● **What you should do**:
Can you put the stretch from the line containing "Is the ceiling" through the line containing "Result: the storefront" into a Markdown table with a No. column giving the row number and a Text column giving the line, leaving out blank lines?

● **Listed entries**:
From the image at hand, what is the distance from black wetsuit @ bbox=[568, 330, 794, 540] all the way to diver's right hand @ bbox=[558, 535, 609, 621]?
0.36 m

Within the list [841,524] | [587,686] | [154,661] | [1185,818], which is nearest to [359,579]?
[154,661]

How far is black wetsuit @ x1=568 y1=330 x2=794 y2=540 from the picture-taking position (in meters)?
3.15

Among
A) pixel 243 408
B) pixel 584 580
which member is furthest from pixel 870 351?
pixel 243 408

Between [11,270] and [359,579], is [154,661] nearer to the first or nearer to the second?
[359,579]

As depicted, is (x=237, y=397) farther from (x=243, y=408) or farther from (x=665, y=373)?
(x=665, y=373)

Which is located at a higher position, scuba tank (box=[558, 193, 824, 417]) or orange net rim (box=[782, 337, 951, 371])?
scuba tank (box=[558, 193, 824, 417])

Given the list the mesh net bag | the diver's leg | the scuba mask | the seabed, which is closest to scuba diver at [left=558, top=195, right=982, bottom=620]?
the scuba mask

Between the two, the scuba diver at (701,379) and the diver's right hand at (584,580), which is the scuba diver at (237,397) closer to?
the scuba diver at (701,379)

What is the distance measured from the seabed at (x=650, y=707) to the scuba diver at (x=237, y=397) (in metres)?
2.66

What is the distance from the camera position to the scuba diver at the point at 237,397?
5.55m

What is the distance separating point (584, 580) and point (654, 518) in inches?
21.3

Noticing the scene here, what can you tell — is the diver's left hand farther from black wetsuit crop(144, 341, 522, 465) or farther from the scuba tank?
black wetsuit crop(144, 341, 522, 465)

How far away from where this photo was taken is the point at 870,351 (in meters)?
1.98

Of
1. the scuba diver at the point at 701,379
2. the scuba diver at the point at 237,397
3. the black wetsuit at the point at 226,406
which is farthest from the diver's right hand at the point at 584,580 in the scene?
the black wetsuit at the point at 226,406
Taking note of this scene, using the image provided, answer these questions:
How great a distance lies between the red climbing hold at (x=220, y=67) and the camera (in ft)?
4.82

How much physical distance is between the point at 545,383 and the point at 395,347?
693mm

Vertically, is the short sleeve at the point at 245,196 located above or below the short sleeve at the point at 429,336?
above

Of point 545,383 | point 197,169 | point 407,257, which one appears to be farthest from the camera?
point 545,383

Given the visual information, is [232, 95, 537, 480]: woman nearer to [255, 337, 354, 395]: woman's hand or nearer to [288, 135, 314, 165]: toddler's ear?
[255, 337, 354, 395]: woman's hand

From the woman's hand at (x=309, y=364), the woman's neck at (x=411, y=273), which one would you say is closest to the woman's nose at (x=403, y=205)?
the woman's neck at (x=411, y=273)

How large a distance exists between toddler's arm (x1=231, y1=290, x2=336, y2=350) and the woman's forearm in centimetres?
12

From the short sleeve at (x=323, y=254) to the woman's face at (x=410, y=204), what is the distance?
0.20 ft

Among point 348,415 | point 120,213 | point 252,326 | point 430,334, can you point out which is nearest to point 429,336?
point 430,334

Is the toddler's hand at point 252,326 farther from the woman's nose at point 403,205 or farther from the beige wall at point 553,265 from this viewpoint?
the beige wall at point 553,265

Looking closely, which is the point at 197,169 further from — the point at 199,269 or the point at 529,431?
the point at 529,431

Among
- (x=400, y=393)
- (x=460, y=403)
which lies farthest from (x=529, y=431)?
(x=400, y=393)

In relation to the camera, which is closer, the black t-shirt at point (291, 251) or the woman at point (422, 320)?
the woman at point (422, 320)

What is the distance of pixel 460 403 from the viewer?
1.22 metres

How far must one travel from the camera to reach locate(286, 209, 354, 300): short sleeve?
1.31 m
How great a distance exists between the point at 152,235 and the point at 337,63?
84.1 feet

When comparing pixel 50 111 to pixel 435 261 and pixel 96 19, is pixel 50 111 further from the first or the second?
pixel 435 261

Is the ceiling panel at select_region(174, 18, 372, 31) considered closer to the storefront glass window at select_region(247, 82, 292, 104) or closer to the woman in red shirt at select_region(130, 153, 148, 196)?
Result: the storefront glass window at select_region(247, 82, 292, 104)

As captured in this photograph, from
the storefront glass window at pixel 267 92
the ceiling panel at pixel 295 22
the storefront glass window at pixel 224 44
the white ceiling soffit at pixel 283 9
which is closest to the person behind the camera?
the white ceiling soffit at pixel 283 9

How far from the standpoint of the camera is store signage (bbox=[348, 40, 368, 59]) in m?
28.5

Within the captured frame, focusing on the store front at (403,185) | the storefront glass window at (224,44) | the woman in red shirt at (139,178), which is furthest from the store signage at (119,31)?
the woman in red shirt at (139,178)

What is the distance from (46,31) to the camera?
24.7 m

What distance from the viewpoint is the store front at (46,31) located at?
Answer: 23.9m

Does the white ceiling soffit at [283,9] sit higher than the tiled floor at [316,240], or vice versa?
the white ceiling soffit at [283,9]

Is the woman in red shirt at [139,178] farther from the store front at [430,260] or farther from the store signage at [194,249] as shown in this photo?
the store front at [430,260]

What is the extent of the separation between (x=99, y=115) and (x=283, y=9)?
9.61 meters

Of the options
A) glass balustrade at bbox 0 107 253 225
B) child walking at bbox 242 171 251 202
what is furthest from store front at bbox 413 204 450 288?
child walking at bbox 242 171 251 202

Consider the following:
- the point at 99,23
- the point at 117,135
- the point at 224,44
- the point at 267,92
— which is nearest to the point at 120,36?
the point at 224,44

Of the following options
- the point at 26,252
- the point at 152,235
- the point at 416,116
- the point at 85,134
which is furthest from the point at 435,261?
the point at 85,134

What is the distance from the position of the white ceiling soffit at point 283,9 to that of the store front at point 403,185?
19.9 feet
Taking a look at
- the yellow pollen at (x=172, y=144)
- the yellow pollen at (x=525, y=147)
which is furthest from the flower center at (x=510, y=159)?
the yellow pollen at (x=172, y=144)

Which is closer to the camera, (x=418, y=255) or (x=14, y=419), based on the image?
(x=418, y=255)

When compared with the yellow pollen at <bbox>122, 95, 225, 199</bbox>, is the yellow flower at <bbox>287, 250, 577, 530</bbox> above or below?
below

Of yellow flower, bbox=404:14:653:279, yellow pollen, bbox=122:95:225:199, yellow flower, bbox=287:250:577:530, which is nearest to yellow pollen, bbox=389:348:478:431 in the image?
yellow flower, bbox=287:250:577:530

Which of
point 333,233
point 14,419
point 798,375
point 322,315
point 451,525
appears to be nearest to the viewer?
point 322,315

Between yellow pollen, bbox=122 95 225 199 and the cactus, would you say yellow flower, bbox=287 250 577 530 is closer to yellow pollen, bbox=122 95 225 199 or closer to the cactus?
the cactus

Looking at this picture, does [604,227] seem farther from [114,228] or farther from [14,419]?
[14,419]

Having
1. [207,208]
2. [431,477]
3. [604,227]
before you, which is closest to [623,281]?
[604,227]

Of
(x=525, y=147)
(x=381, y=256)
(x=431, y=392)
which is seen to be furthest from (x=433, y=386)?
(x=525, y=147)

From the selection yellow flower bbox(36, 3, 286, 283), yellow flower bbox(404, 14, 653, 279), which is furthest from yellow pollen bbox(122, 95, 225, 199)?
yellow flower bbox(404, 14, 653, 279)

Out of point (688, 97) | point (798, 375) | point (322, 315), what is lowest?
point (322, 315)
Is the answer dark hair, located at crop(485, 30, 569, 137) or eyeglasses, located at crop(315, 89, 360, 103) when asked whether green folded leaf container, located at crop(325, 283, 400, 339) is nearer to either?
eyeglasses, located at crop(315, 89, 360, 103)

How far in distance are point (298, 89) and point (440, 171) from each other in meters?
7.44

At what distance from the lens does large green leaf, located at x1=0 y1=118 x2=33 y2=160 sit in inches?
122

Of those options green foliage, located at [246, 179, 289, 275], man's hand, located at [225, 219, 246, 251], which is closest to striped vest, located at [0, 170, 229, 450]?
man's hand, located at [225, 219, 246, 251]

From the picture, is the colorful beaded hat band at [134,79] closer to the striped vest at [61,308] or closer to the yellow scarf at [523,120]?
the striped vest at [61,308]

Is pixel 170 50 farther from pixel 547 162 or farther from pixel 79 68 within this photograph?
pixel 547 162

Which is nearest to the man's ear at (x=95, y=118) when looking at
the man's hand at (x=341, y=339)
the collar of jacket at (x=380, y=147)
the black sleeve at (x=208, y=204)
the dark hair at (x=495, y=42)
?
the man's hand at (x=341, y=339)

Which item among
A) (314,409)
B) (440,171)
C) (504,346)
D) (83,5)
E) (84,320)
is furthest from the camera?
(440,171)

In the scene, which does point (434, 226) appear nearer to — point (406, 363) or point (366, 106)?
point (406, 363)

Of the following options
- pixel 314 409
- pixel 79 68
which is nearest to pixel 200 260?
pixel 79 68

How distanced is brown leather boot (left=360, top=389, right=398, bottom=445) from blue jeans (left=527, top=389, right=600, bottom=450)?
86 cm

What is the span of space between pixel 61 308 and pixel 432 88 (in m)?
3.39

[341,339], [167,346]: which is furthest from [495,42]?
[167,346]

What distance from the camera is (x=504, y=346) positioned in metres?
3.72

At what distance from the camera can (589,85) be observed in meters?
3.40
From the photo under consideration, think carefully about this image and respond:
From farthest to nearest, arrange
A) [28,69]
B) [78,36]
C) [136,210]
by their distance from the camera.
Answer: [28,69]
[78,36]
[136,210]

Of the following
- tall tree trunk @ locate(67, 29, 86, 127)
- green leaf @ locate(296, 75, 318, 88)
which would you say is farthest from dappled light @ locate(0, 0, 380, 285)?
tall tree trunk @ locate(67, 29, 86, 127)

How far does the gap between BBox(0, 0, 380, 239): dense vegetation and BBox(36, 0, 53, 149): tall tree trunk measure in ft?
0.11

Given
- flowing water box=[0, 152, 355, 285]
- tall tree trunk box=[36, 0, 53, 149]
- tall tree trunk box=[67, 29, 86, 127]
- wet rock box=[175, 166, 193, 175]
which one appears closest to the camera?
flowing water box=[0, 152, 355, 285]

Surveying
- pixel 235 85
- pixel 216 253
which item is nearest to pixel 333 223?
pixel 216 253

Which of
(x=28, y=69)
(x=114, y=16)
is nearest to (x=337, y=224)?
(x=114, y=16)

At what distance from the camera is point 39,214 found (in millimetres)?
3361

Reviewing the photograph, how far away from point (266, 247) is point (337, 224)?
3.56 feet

● **Result**:
| No. | Text |
|---|---|
| 1 | Is the ceiling panel at select_region(174, 18, 372, 31) considered closer to the storefront glass window at select_region(247, 82, 292, 104) or closer to the woman in red shirt at select_region(130, 153, 148, 196)? |
| 2 | Result: the storefront glass window at select_region(247, 82, 292, 104) |